* TASK TO COMPLETE
Which rows contain the word "dimensions"? Pick them out and copy each one in full.

* Saved data entries
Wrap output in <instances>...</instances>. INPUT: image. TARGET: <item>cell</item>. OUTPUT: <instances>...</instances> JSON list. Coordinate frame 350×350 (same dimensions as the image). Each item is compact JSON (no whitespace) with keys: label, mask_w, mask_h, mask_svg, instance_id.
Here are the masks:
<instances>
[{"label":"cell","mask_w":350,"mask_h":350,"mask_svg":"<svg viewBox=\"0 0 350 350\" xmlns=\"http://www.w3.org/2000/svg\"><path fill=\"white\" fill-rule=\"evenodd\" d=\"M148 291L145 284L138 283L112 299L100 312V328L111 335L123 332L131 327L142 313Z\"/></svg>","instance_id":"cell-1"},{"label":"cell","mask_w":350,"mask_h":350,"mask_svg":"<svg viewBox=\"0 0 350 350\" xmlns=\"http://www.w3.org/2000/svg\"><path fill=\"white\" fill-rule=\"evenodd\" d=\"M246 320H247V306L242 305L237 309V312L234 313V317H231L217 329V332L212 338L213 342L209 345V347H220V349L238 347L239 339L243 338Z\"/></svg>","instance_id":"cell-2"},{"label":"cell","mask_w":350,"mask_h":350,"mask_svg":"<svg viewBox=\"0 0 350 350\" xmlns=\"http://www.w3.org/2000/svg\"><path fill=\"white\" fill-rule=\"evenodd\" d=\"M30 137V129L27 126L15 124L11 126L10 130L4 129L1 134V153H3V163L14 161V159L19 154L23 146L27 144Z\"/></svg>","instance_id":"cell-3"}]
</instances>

* RESPONSE TO THIS TASK
Wrap output in <instances>...</instances>. INPUT: image. TARGET: <item>cell</item>. OUTPUT: <instances>...</instances> JSON list. Coordinate frame 350×350 (same dimensions as the image). Each item is compact JSON (no whitespace) with keys: label, mask_w, mask_h, mask_svg, instance_id.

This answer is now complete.